Comment 14 shivapriya.o.hiremath 2018-02-02 21:57:55 UTC
We are facing the same issue in OSP 10 deployment where the spawning of a huge VM gets stuck. We would want to know how to get the custom build with the patch mentioned in this bugzilla. 

We have downloaded a source RPM (.src.rpm) from http://ftp.redhat.com/pub/redhat/linux/enterprise/7Server/en/RHOS/SRPMS/, specifically qemu-kvm-rhev-2.9.0-16.el7_4.13.src.rpm.

Since this is a source RPM, we are yet to build the RPM from this file.
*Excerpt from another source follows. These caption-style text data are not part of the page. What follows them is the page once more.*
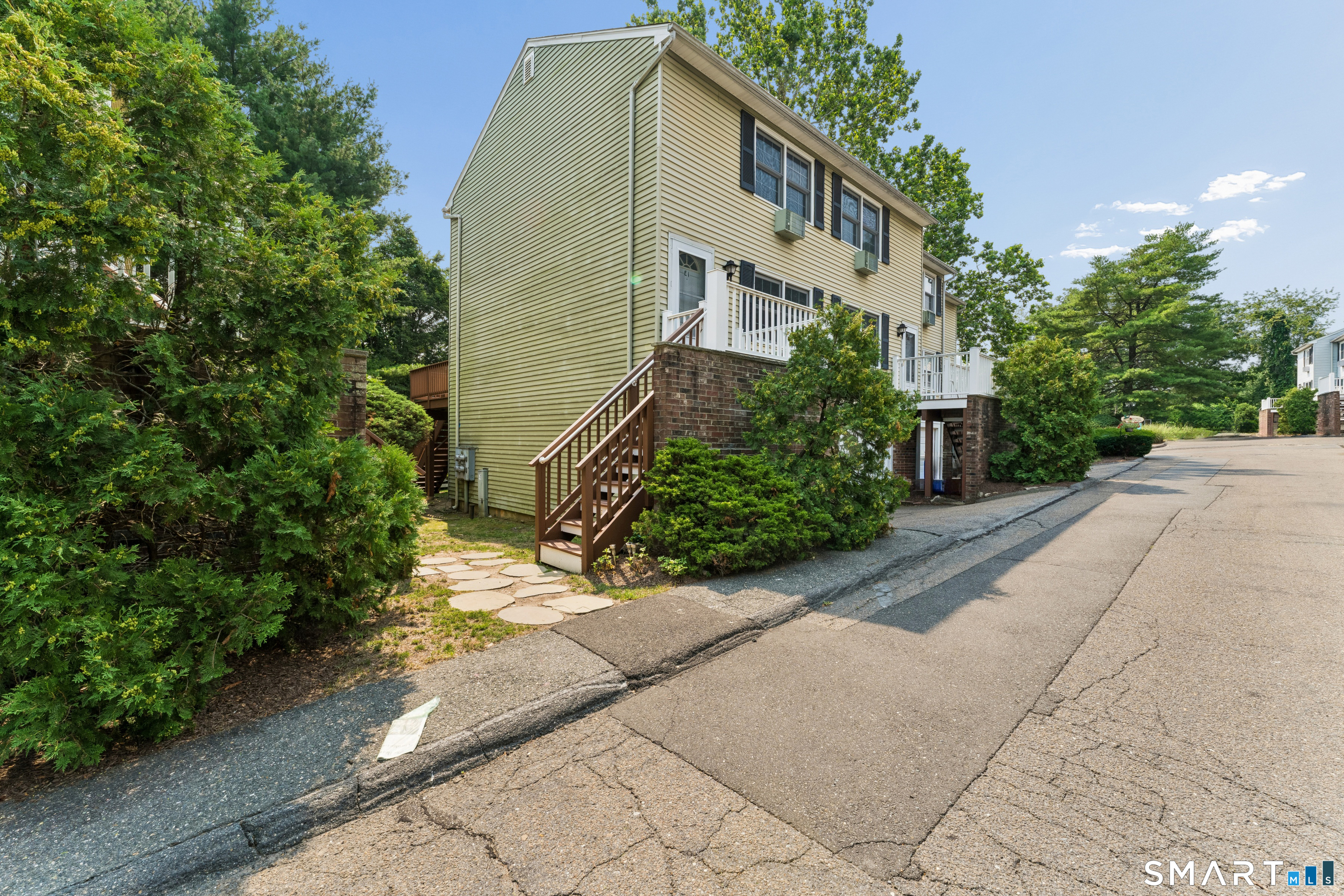 12 Camelot Drive Unit: E1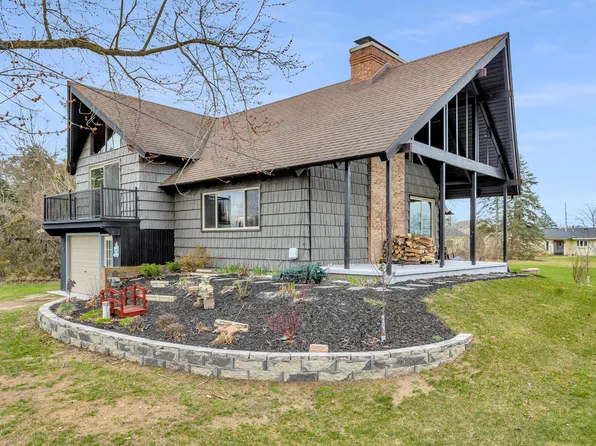 118 Victoria Dr, Brooklyn, MI 49230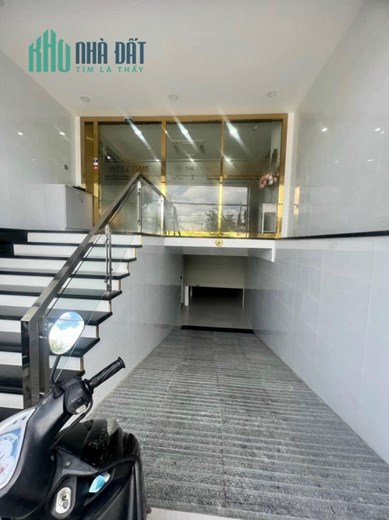 Bán nhà 1Hầm + 4Tầng MT kinh doanh đường Man Thiện, dt 133 m² Giá 21 Tỷ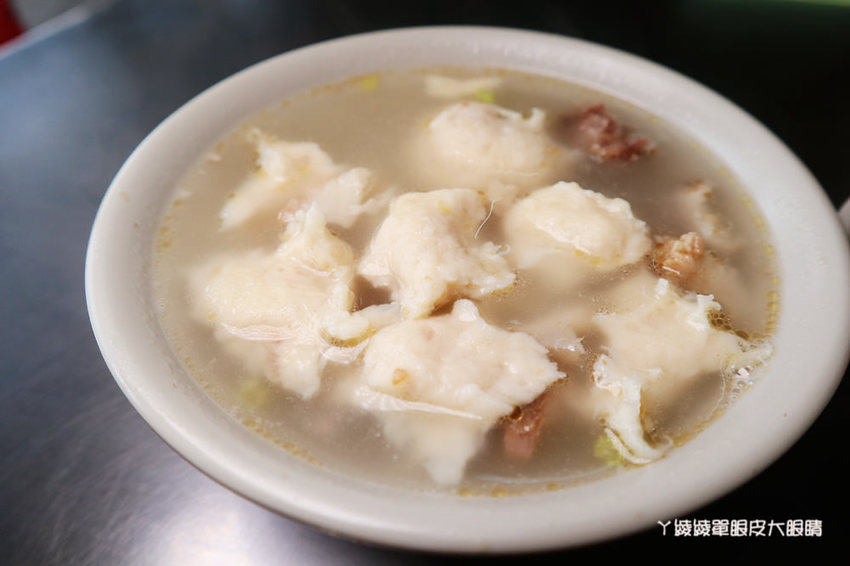 新竹肉圓推薦!鷹王肉圓,內行人一定要吃肉圓配香腸!新竹香山必吃美食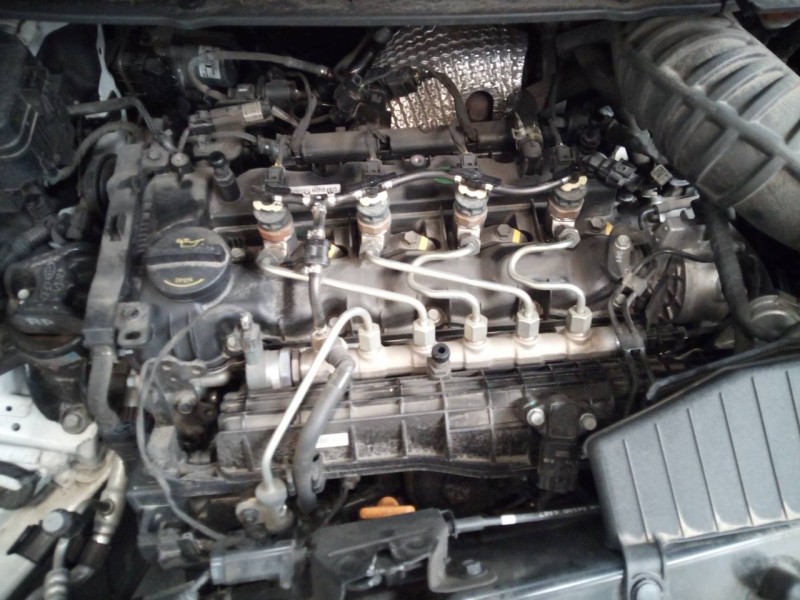 kia carens ( ) del año 2016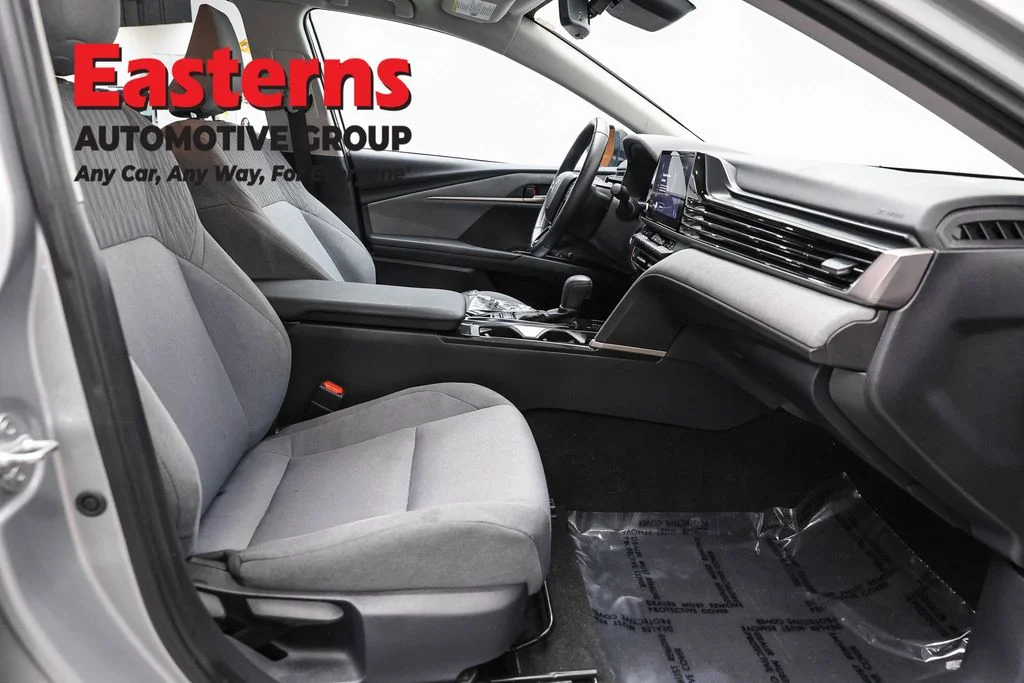 Used 2025 Silver Toyota LE image 25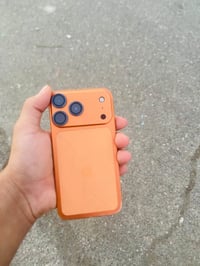 آيفون XR • بطارية ١٠٠ • فيس ايدي عاطل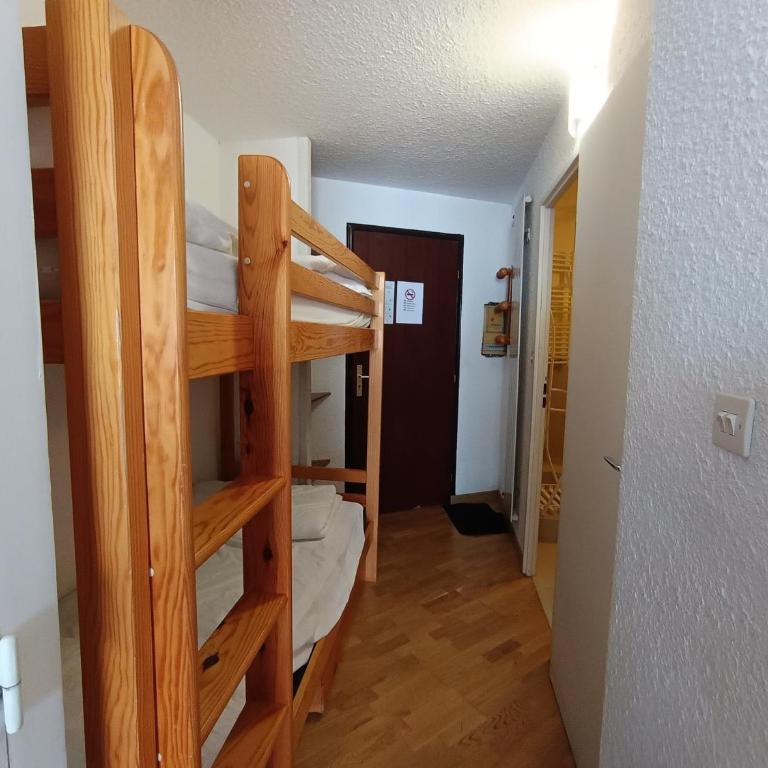 Studio rénové, accès pistes, parking - FR-1-445-146 - Studio - 9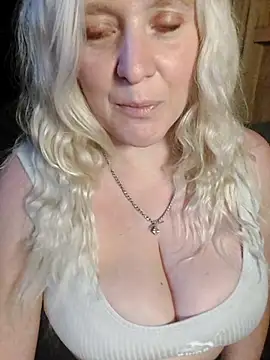 Snapshot of Bouncy-Bella28X chatting on October 8, 2025, 11:30 am Bouncy-Bella28X online show from October 8, 2025, 11:30 am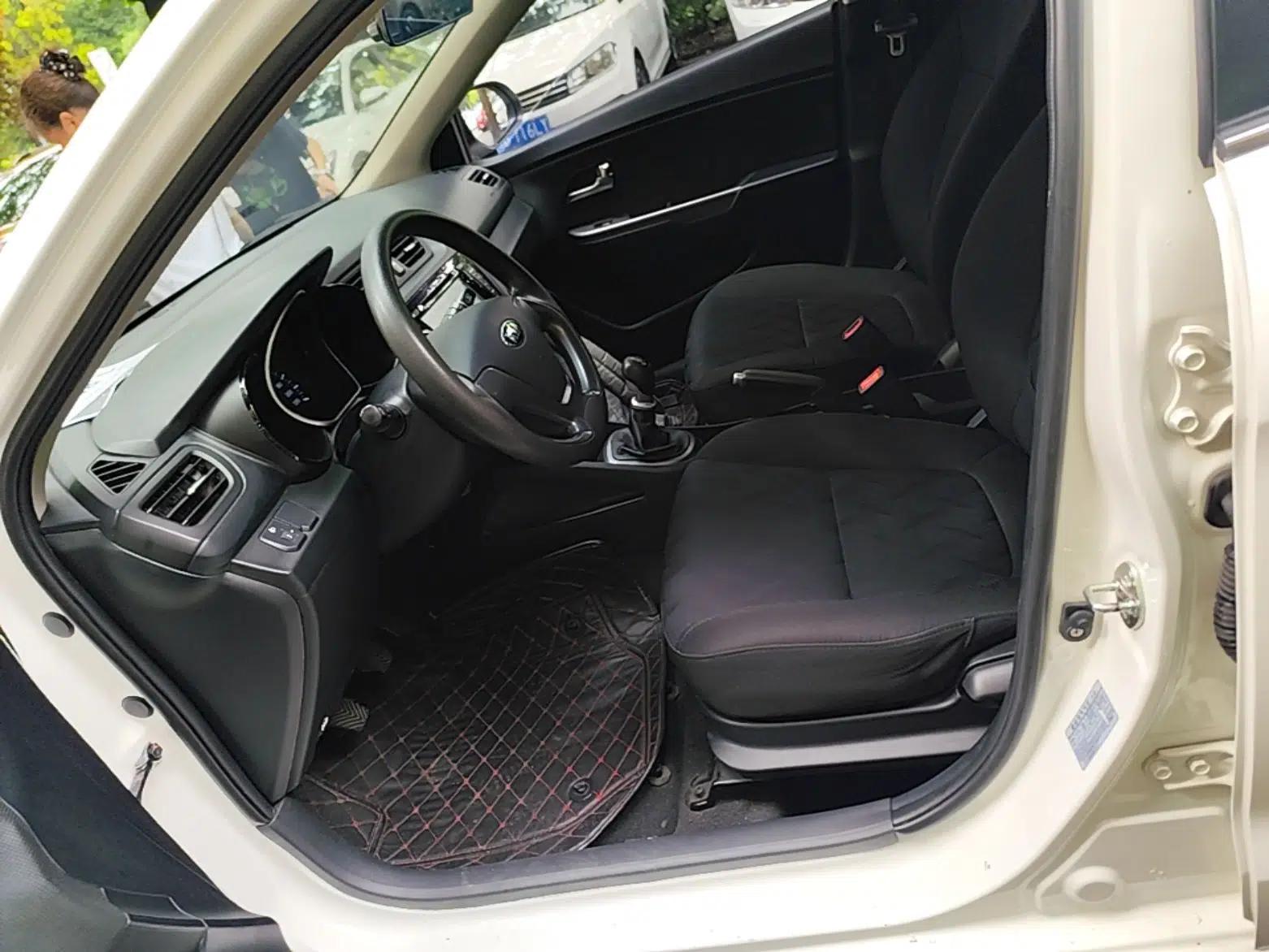 Kia K2 2015 Sedan 1.4L MT GLS — миниатюра 18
We followed through the steps https://wiki.centos.org/HowTos/RebuildSRPM on how to build source RPMs, including installing dependencies, such as gcc and kernel-headers, but there are a ton of dependencies. 

We have used the 'yum-builddep <src rpm>' command to install some of the dependencies, but there are yet other packages that aren't available. These are the ff.:
•	bluez-libs-devel
•	brlapi-devel
•	gperftools-devel
•	libfdt-devel >= 1.4.3
•	lbiscsi-devel
•	libseccomp-devel >= 2.3.0
•	libssh2-devel
•	lzo-devel
•	pciutils-devel
•	snapp-devel

Can you guide us on how to add these dependencies on RHEL OSP and let us know if we are missing any repositories?